## WHAT TO DO
A - According to the IRA overview, from what age must holders of a Traditional IRA begin taking Required Minimum Distributions?
B - In the IRA overview, transcribe everything from "But what is" down to "their tax advantages.".

## EXCERPT
════

Faced with the uncertainties surrounding retirement and the sustainability of Social Security, Individual Retirement Accounts (IRAs) are emerging as a great option for building a solid financial future.
But what is an IRA, and how does it really work? Let’s take a look at a key retirement tool.
What is an Individual Retirement Account?
An Individual Retirement Account (IRA) is a tax-advantaged retirement savings account that can be opened by anyone with an income. Unlike a 401(k), which depends on an employer, an IRA is managed directly by the saver, via a bank, brokerage firm or financial advisor. It allows you to invest in a wide range of assets like stocks, bonds, mutual funds, ETFs, etc.
IRAs are designed to encourage long-term savings for retirement, offering tax advantages either on entry or exit, depending on the type chosen.
Two main types: Traditional IRA and Roth IRA
IRAs come in several versions, but the most common are the Traditional IRA and the Roth IRA. Their main difference lies in their tax advantages.
Traditional IRA: The immediate tax advantage
With a Traditional IRA, contributions may be tax-deductible (depending on your income and retirement coverage at work). On the other hand, withdrawals at retirement are taxed as ordinary income.
The major advantage is tax-deferred growth. Your investments grow tax-free until you withdraw them. This mechanism can lead to faster capital accumulation.
From age 73, holders are required to start making mandatory withdrawals, known as Required Minimum Distributions (RMDs).
Roth IRA: tax-deferred, withdrawals tax-free
The Roth IRA works in reverse. Contributions are made with money that is already taxed, but withdrawals at retirement are totally tax-free, provided certain conditions are met (being over 59½ years old and having held the account for at least five years).

════

## DATA BLOCK
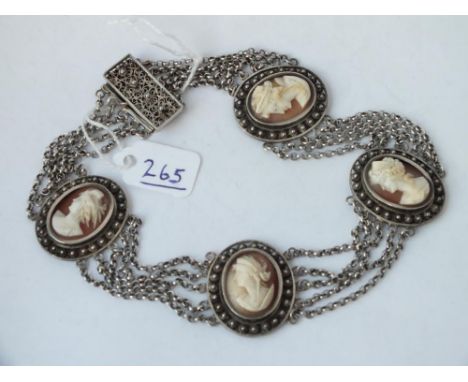 A silver mounted necklace with four carved cameo panels of ladies heads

════

## EXERCISE RESPONSES
A - From age 73.

B -
But what is an IRA, and how does it really work? Let’s take a look at a key retirement tool.
What is an Individual Retirement Account?
An Individual Retirement Account (IRA) is a tax-advantaged retirement savings account that can be opened by anyone with an income. Unlike a 401(k), which depends on an employer, an IRA is managed directly by the saver, via a bank, brokerage firm or financial advisor. It allows you to invest in a wide range of assets like stocks, bonds, mutual funds, ETFs, etc.
IRAs are designed to encourage long-term savings for retirement, offering tax advantages either on entry or exit, depending on the type chosen.
Two main types: Traditional IRA and Roth IRA
IRAs come in several versions, but the most common are the Traditional IRA and the Roth IRA. Their main difference lies in their tax advantages.